#### Extracted text ####
# why would they board up the gable vent?



## detyianni (Oct 22, 2010)

I just moved into a colonial style home that has a large attic storage area over the garage that is accessible via the 2nd floor through a half door. Over the garage there is a large circular gable vent.

During the summer months when I walked through the house before purchasing it I noticed this space was unbearably hot since the rest of the house had ridge vents except for this area. I said to myself I am going to have to install a couple vents in here its too hot if I wanted to store anything up here...(this was before I realized the gable vent was up there)

so today I see that the gable vent has a piece of plywood nailed over it from the attic with no ventilation for it at all. Why would the previous owners do that?

From the outside I noticed that yeah there are a couple hornet nests up there but nothing that a screen would not stop.

I figure maybe it was too cold in the winter and cold air was drafting into the upstairs? Easy fix with some insulation against the back of the door in the attic right?

so my question is come spring time is it ok to just pull the plywood off and install a screen in the attic to keep out critters then screw it back on in the winter?

Or should I take it off now and have it open during the winter months as well?

This is my first home and I'll have a lot of questions coming forgive my ignorance and thanks for the help!


----------



## RoofDiagnostics (Oct 17, 2010)
####
Problem —
In the forum thread about the boarded-up gable vent, what had been nailed over the vent from the attic side? None of the records is needed here.
#### Records ####
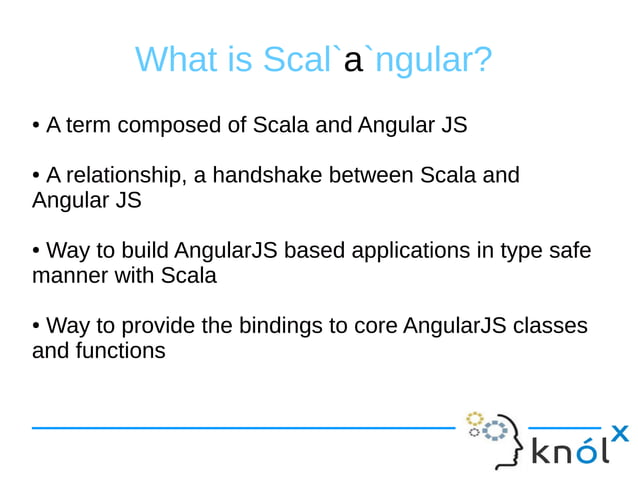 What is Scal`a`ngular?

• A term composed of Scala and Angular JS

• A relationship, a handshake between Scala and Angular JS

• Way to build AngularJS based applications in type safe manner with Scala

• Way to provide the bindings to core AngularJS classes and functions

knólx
####
#### Records ####
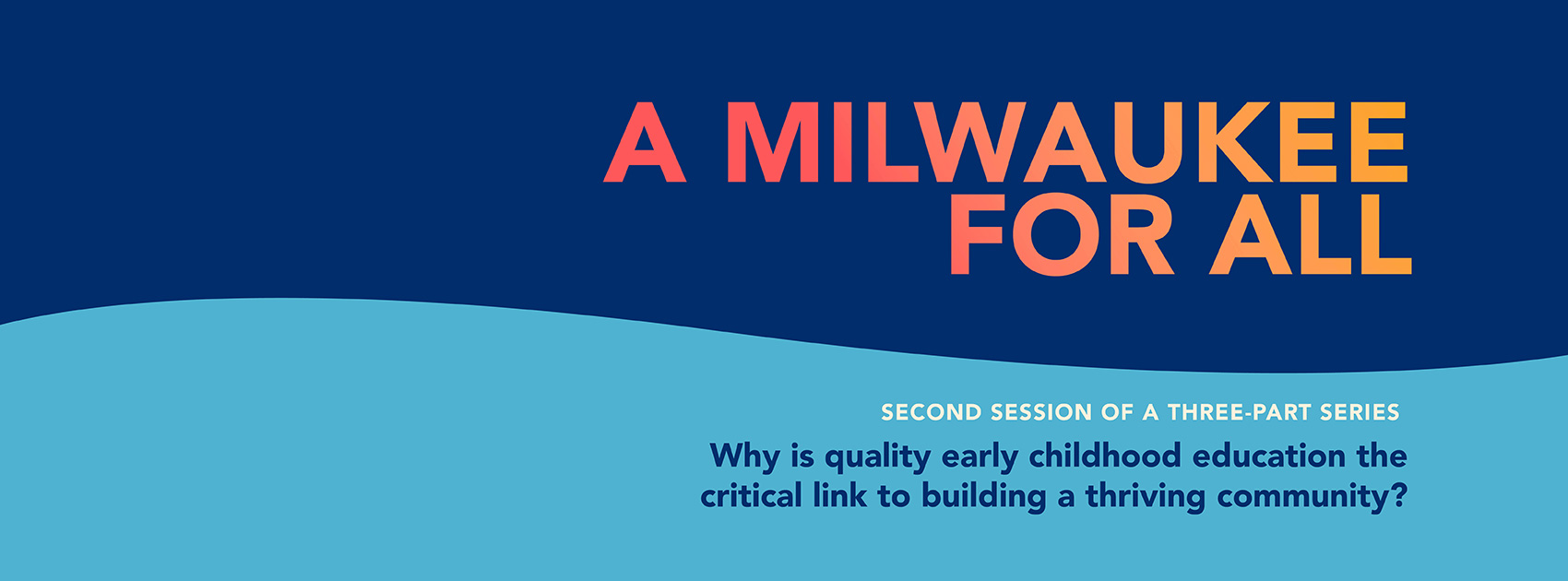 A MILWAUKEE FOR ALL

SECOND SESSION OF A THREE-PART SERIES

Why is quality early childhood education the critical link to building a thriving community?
####
#### Records ####
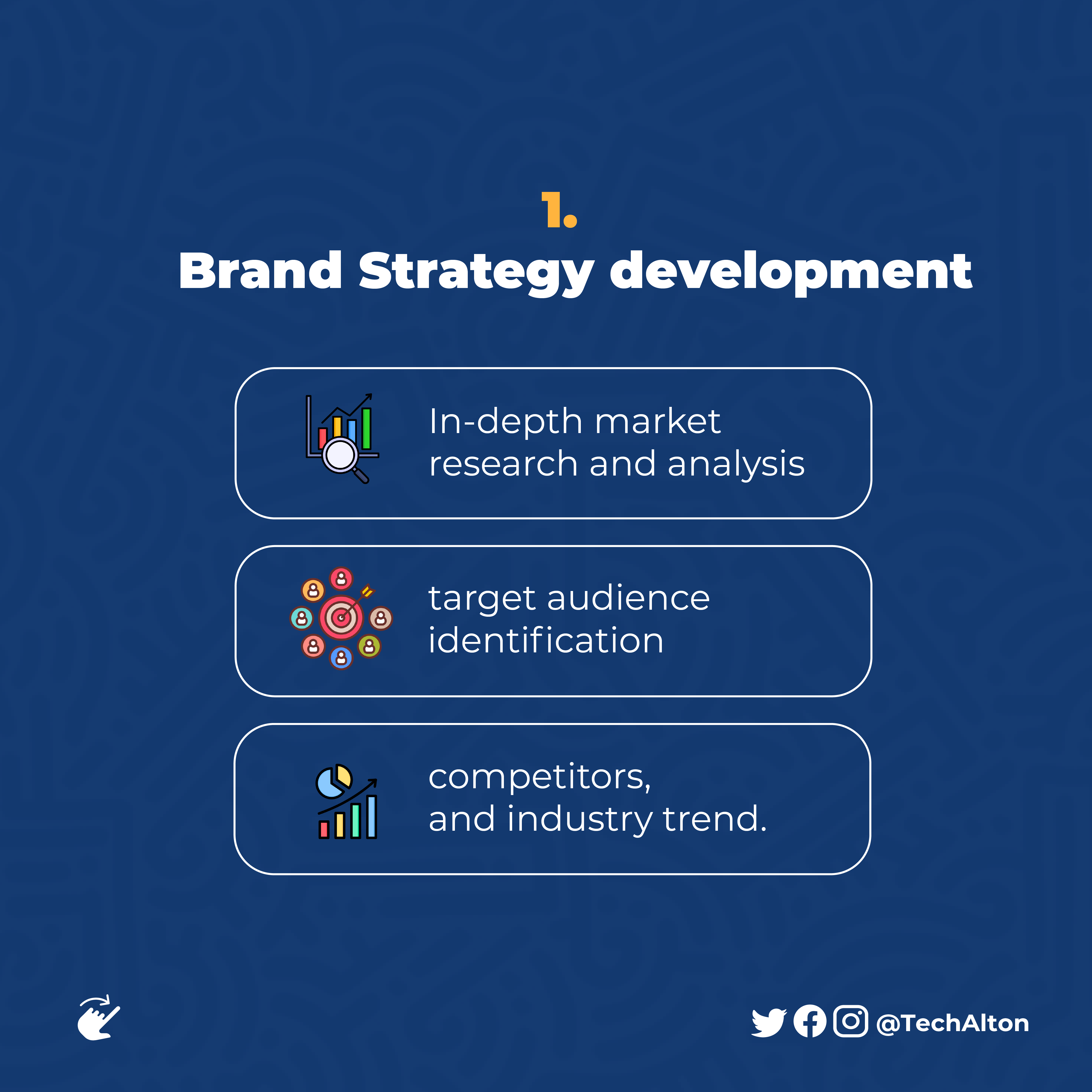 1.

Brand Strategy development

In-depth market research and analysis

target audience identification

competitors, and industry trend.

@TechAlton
####
Reply —
A piece of plywood.